Union and teachers ink deal
By JOHN FLOWERS
MIDDLEBURY — School directors and educators in the Addison Central Supervisory Union’s (ACSU) six rural schools have ratified a new, four-year contract that will maintain current health insurance benefits and ultimately raise teachers’ base salaries to be on par with their colleagues at Middlebury’s Mary Hogan Elementary School.
The new pact comes after more than a year of negotiations between ACSU school directors and negotiators representing the teachers union, called the Addison Central Elementary Association. The contract will apply to the approximately 60 teachers who work at the elementary schools in Bridport, Cornwall, Weybridge, Ripton, Salisbury and Shoreham.
The teachers’ previous contract had expired in June of 2005. They spent the past school year (2005-2006) working under the terms of that expired pact.

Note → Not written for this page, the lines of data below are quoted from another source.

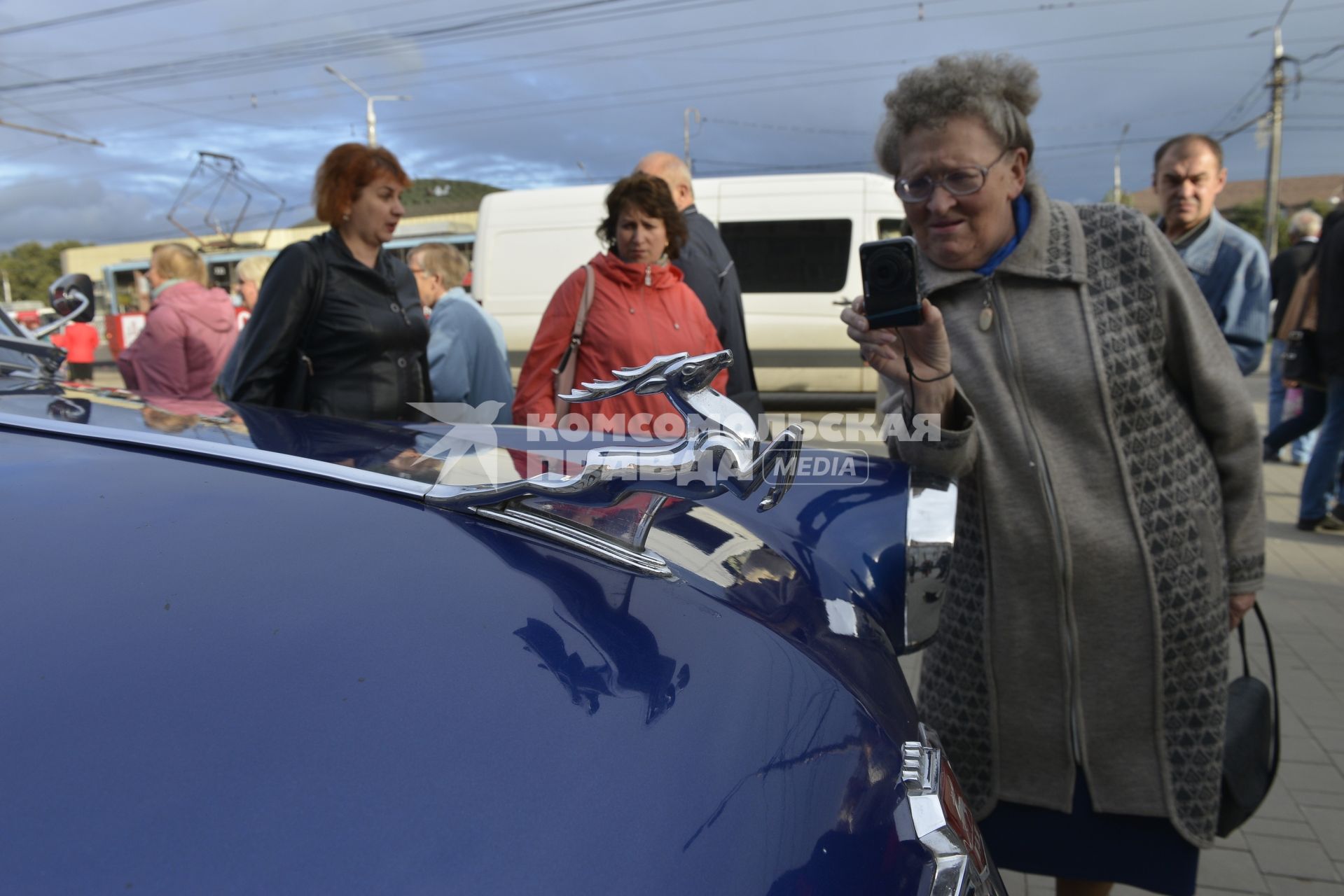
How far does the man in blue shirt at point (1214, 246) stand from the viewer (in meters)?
3.38

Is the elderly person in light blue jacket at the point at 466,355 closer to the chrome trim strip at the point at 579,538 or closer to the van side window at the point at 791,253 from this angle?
the chrome trim strip at the point at 579,538

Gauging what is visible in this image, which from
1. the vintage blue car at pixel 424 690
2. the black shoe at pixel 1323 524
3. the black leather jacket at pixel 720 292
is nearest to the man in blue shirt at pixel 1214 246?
the black leather jacket at pixel 720 292

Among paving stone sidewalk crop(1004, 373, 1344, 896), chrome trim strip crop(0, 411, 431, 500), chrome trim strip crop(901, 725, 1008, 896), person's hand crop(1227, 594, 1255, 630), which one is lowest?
paving stone sidewalk crop(1004, 373, 1344, 896)

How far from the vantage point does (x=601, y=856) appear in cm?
62

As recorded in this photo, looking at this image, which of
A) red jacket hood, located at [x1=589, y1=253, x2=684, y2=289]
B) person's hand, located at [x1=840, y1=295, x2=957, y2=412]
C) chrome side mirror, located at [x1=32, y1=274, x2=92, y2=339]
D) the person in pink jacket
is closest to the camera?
person's hand, located at [x1=840, y1=295, x2=957, y2=412]

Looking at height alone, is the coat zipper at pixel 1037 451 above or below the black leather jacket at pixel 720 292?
below

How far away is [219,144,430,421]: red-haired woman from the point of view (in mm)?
2758

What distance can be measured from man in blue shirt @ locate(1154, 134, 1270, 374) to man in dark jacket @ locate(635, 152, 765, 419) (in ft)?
5.22

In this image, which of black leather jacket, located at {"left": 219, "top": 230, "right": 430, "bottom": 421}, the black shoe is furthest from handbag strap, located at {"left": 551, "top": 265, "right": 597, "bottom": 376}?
the black shoe

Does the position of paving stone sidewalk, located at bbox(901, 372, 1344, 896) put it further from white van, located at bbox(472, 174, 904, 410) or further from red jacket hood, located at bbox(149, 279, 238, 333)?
white van, located at bbox(472, 174, 904, 410)

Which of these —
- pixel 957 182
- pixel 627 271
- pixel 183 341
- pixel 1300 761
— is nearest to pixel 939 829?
pixel 957 182

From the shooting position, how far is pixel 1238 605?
1826mm

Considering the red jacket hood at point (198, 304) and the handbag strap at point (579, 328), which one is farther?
the red jacket hood at point (198, 304)

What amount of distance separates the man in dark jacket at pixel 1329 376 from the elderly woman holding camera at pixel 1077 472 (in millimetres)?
4151
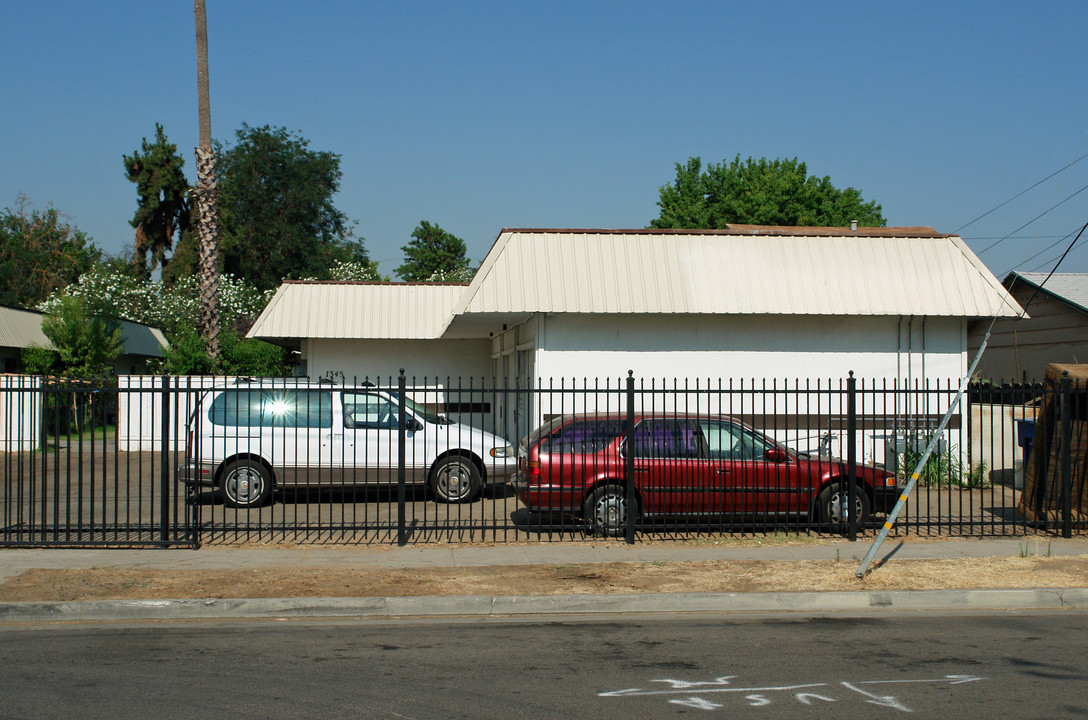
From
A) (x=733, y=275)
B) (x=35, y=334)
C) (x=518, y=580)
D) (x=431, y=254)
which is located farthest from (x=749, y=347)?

ACSU Superintendent Lee Sease acknowledged that initial negotiations between teachers and school directors were difficult. The tension, he said, stemmed from a realization that compensation for Addison Central Elementary Association teachers had not kept pace with other teachers in the district.
“It created a lot of hard feelings around equity, and just feeling appreciated,” Sease said. “But (talks) ended with grace and dignity, with both sides congratulating each other for coming to an agreement.”
The new agreement calls for:
• A retroactive, 4.2-percent salary increase for teachers for the 2005-2006 academic year, which brought the starting salary for newly hired teachers to $31,260 per year.
• A 4.75 percent boost in teacher salaries for the current, 2006-2007 academic year. That brings the starting salary for newly hired teachers to $32,475 annually.
• A transition, in year three (2007-2008), during which teachers in the six rural schools will be placed on a salary scale similar to that in place at Mary Hogan Elementary. The base pay for a starting teacher is expected to escalate to $33,536.
• A step increase in salary for teachers in the final year (2008-2009) of the contract, bringing the base pay for new teachers to $34,286. Most Addison Central Elementary Association teachers will earn more than the base pay figure, due to seniority and education qualifications.
• The same health insurance benefits. Teachers may continue to select single, two-person or family coverage from either a VEHI Dual Option Health Insurance Plan, of which the district will pay 90 percent of the premium; or a Blue-Cross/Blue Shield Managed Health Care Plan, with teachers paying the difference between the cost of that plan and the amount the district pays for the VEHI Dual Option plan.
• A requirement of 187 teaching days, one less than the current calendar. Sease explained that the 187 days now puts the rural school teachers in line with the UD-3 teaching calendar.
Lisa Beck, vice president of the union, said she’s pleased with the manner in which the new contract was negotiated.
“I think we were all happy to come to an agreement,” Beck said. “We have a great deal of respect for the board members for the work they did. They listened very well.”
Still, Beck said she and other elementary school teachers remain concerned that there remains a gap between what they, and high school teachers, are being paid to educate the same children as they move through the system.
“We’re still a little saddened by the inequity,” Beck said.